======== INFORMATION PROVIDED
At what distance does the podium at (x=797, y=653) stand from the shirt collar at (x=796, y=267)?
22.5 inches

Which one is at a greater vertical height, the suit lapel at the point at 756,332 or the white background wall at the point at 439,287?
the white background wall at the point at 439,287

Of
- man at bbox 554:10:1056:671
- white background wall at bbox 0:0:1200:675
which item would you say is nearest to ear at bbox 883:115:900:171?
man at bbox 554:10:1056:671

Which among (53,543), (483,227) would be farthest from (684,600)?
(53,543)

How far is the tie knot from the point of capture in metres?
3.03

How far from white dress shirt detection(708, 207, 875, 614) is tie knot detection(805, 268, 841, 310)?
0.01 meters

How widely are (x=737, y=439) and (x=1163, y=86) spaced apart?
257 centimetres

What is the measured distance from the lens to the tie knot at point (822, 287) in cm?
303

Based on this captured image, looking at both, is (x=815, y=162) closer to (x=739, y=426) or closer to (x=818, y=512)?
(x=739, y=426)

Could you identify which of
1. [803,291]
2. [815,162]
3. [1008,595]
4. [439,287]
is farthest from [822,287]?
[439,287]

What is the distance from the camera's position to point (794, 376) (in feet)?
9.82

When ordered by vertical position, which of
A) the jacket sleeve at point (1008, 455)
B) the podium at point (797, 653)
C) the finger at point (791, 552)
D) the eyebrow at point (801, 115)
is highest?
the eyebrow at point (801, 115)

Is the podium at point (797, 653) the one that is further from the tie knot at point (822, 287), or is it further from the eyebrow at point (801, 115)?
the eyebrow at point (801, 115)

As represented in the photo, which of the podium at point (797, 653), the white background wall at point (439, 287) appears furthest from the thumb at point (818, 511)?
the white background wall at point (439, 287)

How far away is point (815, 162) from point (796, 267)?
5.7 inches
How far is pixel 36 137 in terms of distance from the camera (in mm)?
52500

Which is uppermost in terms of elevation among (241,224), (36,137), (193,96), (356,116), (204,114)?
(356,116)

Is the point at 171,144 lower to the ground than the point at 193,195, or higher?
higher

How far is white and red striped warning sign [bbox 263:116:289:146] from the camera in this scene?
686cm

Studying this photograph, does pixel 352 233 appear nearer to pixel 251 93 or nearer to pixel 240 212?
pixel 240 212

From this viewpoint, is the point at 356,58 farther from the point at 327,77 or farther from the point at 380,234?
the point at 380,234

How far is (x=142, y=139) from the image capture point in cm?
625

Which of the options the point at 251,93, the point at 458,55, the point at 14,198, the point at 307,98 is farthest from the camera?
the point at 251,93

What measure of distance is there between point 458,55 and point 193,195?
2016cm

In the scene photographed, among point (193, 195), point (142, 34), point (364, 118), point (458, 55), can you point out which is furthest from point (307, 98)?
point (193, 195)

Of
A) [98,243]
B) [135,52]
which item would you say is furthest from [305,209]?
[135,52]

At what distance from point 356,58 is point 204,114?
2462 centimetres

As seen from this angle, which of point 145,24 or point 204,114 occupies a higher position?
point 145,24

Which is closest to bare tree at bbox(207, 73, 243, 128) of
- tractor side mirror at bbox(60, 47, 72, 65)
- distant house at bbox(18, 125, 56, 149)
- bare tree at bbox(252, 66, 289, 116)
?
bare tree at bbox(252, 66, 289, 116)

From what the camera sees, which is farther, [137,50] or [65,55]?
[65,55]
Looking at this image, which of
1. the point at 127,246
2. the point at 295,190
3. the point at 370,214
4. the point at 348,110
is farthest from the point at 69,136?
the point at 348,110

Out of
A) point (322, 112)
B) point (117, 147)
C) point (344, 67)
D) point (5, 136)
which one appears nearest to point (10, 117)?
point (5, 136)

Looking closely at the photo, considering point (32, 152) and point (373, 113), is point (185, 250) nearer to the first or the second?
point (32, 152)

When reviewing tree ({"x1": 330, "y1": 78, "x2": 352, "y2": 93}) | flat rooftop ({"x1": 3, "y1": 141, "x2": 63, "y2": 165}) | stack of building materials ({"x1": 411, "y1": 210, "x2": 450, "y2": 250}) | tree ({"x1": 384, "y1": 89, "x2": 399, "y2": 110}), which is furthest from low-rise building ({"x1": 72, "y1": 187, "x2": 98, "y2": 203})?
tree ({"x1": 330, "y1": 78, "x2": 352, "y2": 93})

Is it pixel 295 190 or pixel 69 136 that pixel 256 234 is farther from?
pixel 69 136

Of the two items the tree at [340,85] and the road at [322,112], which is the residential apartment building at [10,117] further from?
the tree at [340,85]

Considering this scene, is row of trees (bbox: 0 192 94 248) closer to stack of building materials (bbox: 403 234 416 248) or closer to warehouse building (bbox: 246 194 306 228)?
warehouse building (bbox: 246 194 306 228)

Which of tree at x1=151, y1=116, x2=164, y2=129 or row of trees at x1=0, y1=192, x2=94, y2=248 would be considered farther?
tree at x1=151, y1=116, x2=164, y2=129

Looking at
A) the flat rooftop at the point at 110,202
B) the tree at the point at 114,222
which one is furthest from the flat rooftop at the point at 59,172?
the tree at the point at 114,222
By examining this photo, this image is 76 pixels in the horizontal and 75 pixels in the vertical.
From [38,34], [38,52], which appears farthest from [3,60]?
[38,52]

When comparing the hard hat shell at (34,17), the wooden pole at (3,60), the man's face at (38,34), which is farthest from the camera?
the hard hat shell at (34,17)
================
THE TASK ::
Reproduce the data verbatim, starting with the line that contains "Which of tree" and continuing through the final line of the data.

EXERCISE RESPONSE ::
Which of tree at x1=151, y1=116, x2=164, y2=129 or row of trees at x1=0, y1=192, x2=94, y2=248 would be considered farther?
tree at x1=151, y1=116, x2=164, y2=129

Looking at
A) the flat rooftop at the point at 110,202
B) the tree at the point at 114,222
which one is furthest from the flat rooftop at the point at 59,172?
the tree at the point at 114,222
By examining this photo, this image is 76 pixels in the horizontal and 75 pixels in the vertical.
From [38,34], [38,52], which appears farthest from [3,60]?
[38,52]

When comparing the hard hat shell at (34,17), the wooden pole at (3,60), the man's face at (38,34), which is farthest from the camera?
the hard hat shell at (34,17)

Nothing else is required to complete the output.